What I am serious about is my training for the Vancouver marathon. Just having started the program, I am making a few changes to the way I approach it—call them resolutions if you like.
1. Easing into the program.
At the start of each new program, training toward a new and/or challenging goal, it's easy to get overexcited. Keen to improve on previous results and all fired up with renewed commitment, I know I've made the mistake of aiming for the top of a pace zone in the early sessions. Fresh legs with a fresh mind can get a little carried way.
This time, with 18 weeks of heavy training ahead, I've sharpened my expectations but am easing into meeting them by aiming for the easiest pace allowed in each session, finishing tired and within the parameters, but with a feeling that I could have run harder, instead of running myself into the ground the first week of the program.
2. Making time to plan and focus on the workout.
I am taking a few extra minutes to think through each session before I head out the door. I consider the route I am going to run, thinking through the best option for each workout. I recheck my heart rate target zones, and remind myself of No. 1; take it easy in the first few weeks of the program. I check that I am fuelled and hydrated for the session ahead and have something extra if I need it. I think about the workout's goal and how I am going to achieve it. I make sure the Garmin is charged, and the iPod too, if I'll take them.
None of the above is rocket science, it's just taking that little bit of extra time for a deep breath and making sure I know what I am going to be doing.
3. Taking it very easy on recovery runs.
This point goes back to No. 1 too; I also underestimated the challenge of the various sessions when I first followed a similar structure last year. While there are no super-fast sessions, the lactate threshold and marathon goal race pace workouts are demanding.
For example, next Sunday, my long run calls for 27K—the final 13K should be run at marathon goal race pace, i.e. 4:15 per K in my case. A challenge for sure.
4. Accepting the fatigue.
Being tired from training is not new to me. But I found last year, running record volume, that the fatigue I felt from training that much annoyed me at times. I resisted giving into it at first. Later I found that lying down, even for just 15 to 30 minutes after a session, made a huge difference.
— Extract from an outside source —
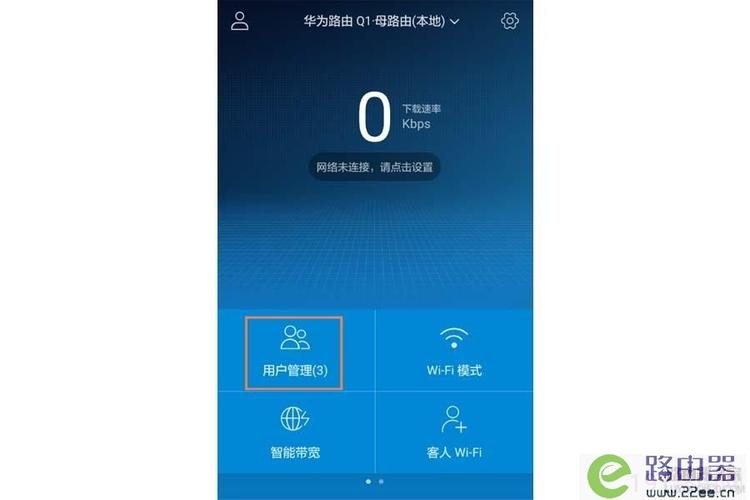 华为路由下载app下载（华为无线路由器下载app）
I also simply need to sleep at least eight hours every night.
So, now that I am going to run even more again, I am prepared to feel and be tired. It's simply the way it is. The yin and the yang; you run a lot, you're tired. To keep going, you must rest enough.
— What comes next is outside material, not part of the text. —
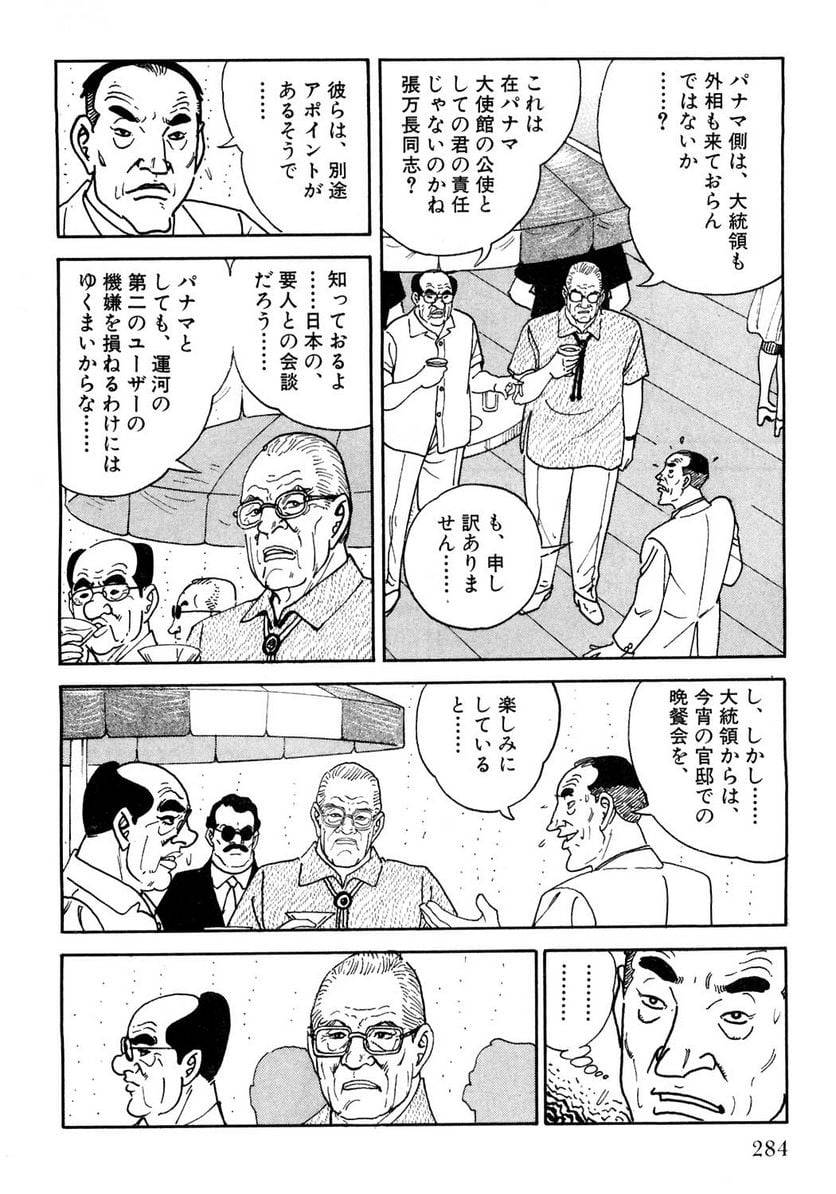 Page 284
5. Simplifying life; focus.
Becoming who I am (34x42") |
Last year I did one 'painting', reworking a large canvas to say, Always Believe 2:59. I like looking at it every day as it reminds me of a key goal. I may pick up a brush this year but don't expect to.
The same goes for the guitar. I did play last year, even took a superb blues jamming course in the summer and began a band with a few friends, though it soon turned out that making time to play together was challenging for all.
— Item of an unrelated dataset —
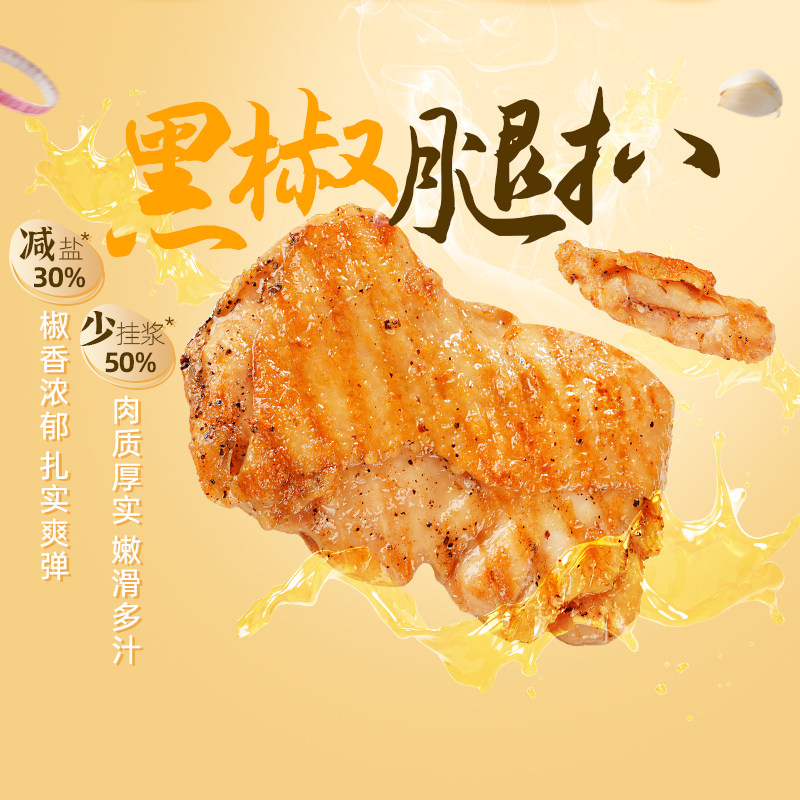 顺顺德德黑椒鸡排鸡腿肉冷冻半成品空气炸锅食材腌制香煎脆皮鸡扒,水产肉类/新鲜蔬果/熟食,鸡排,淘宝优惠券,粉丝福利购,淘宝优惠卷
South Coast Track w. guitar |
Incidentally, check out the great photo blog Tim created from that hike; we flew into Melaleuca and then hiked the 84K to Cockle Creek.
I'll get back to the paint and the guitar when I feel like doing so. They're just not a priority right now, and there's no need to feel guilty about that.
6. Riding the highs and focusing on the positives in the lows.
Some sessions feel awesome, like Tuesday's and Wednesday's this week. They aren't always going to feel like that. So that's why I take special note of the ones that feel effortless. On the days when my training isn't going as well as I'd like it to, sometimes simply having completed the session is the positive.
Monitoring your heart rate is a great way to remind yourself of the effort you've put in, even if the result (pace) wasn't what you had in mind.
7. Prioritizing.
For the next four months, my training is a top priority. I have never run daily but I've done enough training to know that this will be a major challenge. Aside from making the time to train and rest, I will no doubt need to make time for stretching, hot baths, self-massage with the TP Therapy set but also for creating the mental space needed to allow my mind to be rested enough for the next session.
8. Having fun.
This is not a new point; I run because I love it. But I always make sure I continue to enjoy the training. Or adjust it.
Tim, a passionate triathlete, is preparing for two half ironmans and an Olympic distance in the first part of 2012. He might skip Ironman for the second year in a row, as he's eyeing a fast marathon in the second half of 2012.